Ask a recruiter: 3 trends shaping recruitment in 2021


New recruitment pipelines, the reign of virtual interviews and a worrying trend – HRM asks recruiters to tell us their predictions and concerns for the year.

According to new data from Robert Half, at least a third of Australian organisations intend to expand their workforce in the first half of 2021. This is, of course, great news for recruiters. 

Like most industries, the recruitment industry was turned upside down last year and while some industries have bounced back, many recruiters are still impacted by the ongoing effects of COVID-19 and the recession. 

As 2021 kicks into gear, HRM asked three experts to share their predictions for what the recruitment landscape could look like this year.

1. Recruiters need to tap into new candidate pipelines

In April 2020, job advertisements on employment website SEEK took a nosedive. Similarly, the job board Indeed saw its April postings drop by 50 per cent compared to its 2019 figures. 

Although job ad volumes have begun to recover, some recruiters have told HRM that job posting costs on these platforms have increased as some sites try to recover lost profits from 2020. This not only squeezes budgets, it adds extra friction points within the organisation as employees have to seek senior approval to utilise these more expensive platforms.

Ineke McMahon, director at P2P Learning & Development Academy, says recruiters should use this opportunity to diversify their talent pipelines.

“I think [recruiters] are going to need to get more resourceful,” she says. Recruiters will need to learn to utilise their candidate pools and contacts and not put all their eggs into one basket with job board postings.

## [Required work]
a) From the article on recruitment trends in 2021, quote the stretch from "Like most industries, the" through "like this year.".
b) According to the article on recruitment trends in 2021, why have job posting costs on some platforms increased, and how does this add friction within organizations? Answer in one to three sentences.
c) In the article on recruitment trends in 2021, by how much did Indeed's April postings drop compared to its 2019 figures?
The listing that comes next is separate material and has no connection to the recruitment article.

(Records taken from a collection)

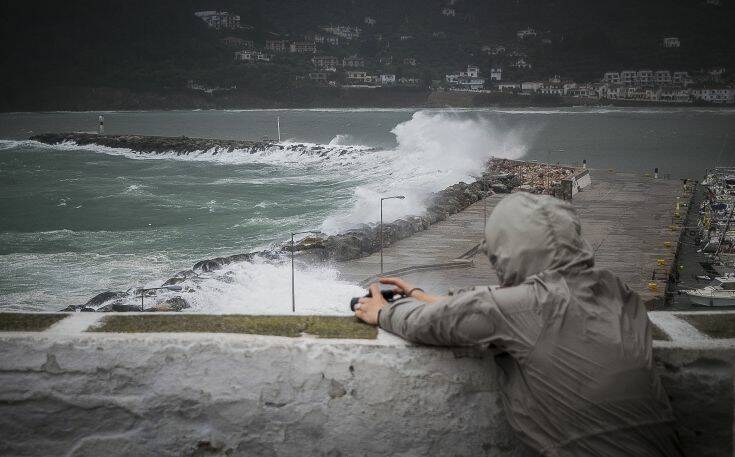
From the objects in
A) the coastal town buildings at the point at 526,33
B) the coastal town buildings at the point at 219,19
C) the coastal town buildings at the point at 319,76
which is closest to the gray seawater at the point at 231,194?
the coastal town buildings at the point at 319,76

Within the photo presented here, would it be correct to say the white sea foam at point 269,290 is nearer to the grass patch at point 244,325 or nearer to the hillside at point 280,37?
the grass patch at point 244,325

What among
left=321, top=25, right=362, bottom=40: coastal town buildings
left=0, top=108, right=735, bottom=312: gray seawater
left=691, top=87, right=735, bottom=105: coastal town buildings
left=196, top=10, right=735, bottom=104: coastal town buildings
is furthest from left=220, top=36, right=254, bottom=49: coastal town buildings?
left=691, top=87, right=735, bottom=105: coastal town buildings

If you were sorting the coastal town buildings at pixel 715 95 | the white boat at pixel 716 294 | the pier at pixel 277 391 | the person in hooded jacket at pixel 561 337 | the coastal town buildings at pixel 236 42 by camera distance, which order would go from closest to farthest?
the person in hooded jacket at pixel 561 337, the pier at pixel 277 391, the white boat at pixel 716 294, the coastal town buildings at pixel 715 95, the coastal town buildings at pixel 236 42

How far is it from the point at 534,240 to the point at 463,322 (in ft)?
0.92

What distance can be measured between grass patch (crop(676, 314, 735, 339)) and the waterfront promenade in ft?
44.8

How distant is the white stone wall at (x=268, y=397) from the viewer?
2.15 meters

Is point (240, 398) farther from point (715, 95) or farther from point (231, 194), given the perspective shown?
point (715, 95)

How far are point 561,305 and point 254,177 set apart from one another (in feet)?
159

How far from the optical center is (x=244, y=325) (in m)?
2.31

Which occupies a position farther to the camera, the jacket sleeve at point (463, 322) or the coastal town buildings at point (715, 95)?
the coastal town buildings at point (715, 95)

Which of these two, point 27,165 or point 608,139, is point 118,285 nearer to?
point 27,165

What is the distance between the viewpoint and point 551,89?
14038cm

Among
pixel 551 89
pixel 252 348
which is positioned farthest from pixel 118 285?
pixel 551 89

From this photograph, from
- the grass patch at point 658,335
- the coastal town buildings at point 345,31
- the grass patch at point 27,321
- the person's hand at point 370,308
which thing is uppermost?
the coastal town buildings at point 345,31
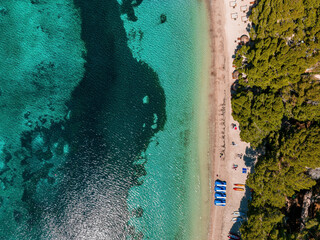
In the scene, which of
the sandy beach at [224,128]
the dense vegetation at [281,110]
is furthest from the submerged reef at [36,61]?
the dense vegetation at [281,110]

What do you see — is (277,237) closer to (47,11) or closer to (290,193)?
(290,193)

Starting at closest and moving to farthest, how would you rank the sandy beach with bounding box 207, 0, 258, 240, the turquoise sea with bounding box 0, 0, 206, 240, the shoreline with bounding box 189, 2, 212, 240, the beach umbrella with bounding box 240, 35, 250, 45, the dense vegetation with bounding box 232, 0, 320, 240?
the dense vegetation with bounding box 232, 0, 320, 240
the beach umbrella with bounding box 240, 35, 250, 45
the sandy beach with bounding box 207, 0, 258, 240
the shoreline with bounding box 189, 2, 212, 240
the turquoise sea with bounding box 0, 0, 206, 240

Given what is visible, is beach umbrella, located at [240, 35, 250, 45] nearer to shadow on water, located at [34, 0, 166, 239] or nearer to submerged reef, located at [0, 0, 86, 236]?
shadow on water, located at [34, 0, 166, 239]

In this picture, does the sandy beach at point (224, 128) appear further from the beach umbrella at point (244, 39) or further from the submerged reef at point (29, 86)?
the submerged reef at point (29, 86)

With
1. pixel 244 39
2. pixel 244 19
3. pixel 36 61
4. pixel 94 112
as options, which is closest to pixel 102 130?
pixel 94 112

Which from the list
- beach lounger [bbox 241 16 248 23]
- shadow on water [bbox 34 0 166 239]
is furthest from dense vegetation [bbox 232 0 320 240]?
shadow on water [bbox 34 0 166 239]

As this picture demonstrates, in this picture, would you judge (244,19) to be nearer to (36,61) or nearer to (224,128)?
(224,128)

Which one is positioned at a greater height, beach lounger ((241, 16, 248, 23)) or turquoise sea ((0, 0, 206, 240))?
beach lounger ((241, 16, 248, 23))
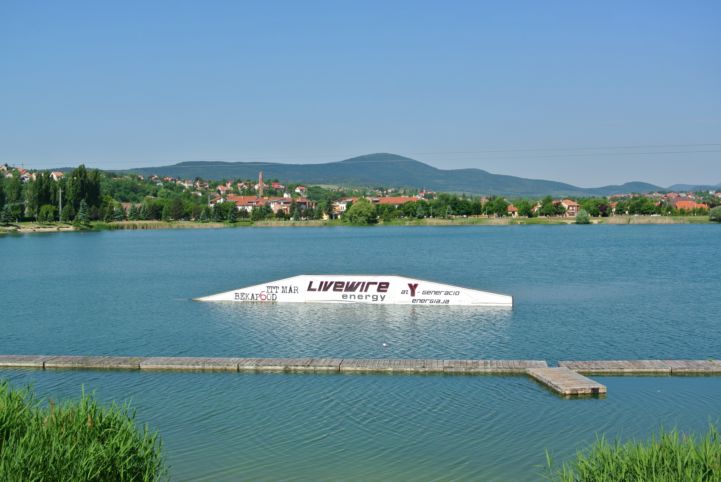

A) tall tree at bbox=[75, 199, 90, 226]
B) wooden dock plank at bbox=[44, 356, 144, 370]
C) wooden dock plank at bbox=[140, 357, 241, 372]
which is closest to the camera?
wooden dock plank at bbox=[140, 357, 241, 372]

## [Task solutions]
a)
Like most industries, the recruitment industry was turned upside down last year and while some industries have bounced back, many recruiters are still impacted by the ongoing effects of COVID-19 and the recession. 

As 2021 kicks into gear, HRM asked three experts to share their predictions for what the recruitment landscape could look like this year.

b) Some sites have raised posting costs to recover profits lost in 2020. This adds friction because employees must seek senior approval before using these more expensive platforms.

c) They dropped by 50 per cent.